Reaching the spot, I watched and waited a few minutes for any sign: footfalls, a clothesline rattling, a dog barking. Nothing. Within a quarter hour uniforms and cruisers would be crawling all over the area, beaming bright lanterns and interviewing neighbors, all to no avail.
Back by the Dumpsters, support had begun to arrive in force: three or four NRPD squad cars, an ambulance and paramedics leaping to the pavement. Jake, blood soaking his turtleneck, was still working on Singer with another officer assisting. Cahill limped toward me, looking anxious—for the first time I noticed he had been wounded in the leg.
“How's your partner?” I said.
“Don't know. It don't look good. Singer's got a …” He stared blankly into the sidewalk.
“I'm sorry.”
He didn't move for a few seconds. T
hen he looked up and refocused on me. “I don't know, but listen, detective, we got problems.”
“What do you mean?”
Another officer, a woman, tried to approach and enter the conversation. “Cat, we've—”
He waved her away. “Give us a second, will you?”
“But, Cat—”
“Give us a goddamned second!”
She stared at us then retreated to go help with Singer.
Cahill lowered his voice. “What I mean is, I know this kid you guys put down. He's from the neighborhood, only fourteen.”
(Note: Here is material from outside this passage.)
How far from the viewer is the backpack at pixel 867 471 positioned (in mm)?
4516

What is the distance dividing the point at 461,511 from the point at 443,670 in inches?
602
I nodded, only half-listening.
“What I'm trying to say, this was a good kid … and … well …” He handed something to me. “This is what I found in his hand.” It looked like a piece of drainage pipe, the inside stuffed with nickel bags.
“Where's the Glock?” I said.
“What Glock?”
“The kid's.”
He shook his head. “No gun.”
My gut tightened. I stared at him. “But I saw him raise the weapon. Jake must have seen it too. We …”
He pursed his lips and shook his head again.
My head began to swirl and I closed my eyes. Why hadn't I listened to Toronto? Why did I always have to push things? Jake could have been watching his game right now, or maybe we could have stopped for pie and coffee at the Thruway Diner. Why hadn't I just taken us home?
“Hey, listen, detective—it's Pavlicek, right? You said your name was Pavlicek.”
I nodded dumbly. An ambulance was arriving now, siren screaming.
The big man's eyes blazed with a sudden intensity. “It may be too late for Singer, but you all saved my ass. I got a throw-down in the car. You fellas say the word and it's done.”
I continued to look at him, but my mind was reeling now, somewhere else, away from this madness, somewhere safe and warm. Down the block a TV van was already turning into view. There was a big empty billboard attached to a building on the corner with words that read: APPLE MACINTOSH. THINK DIFFERENT.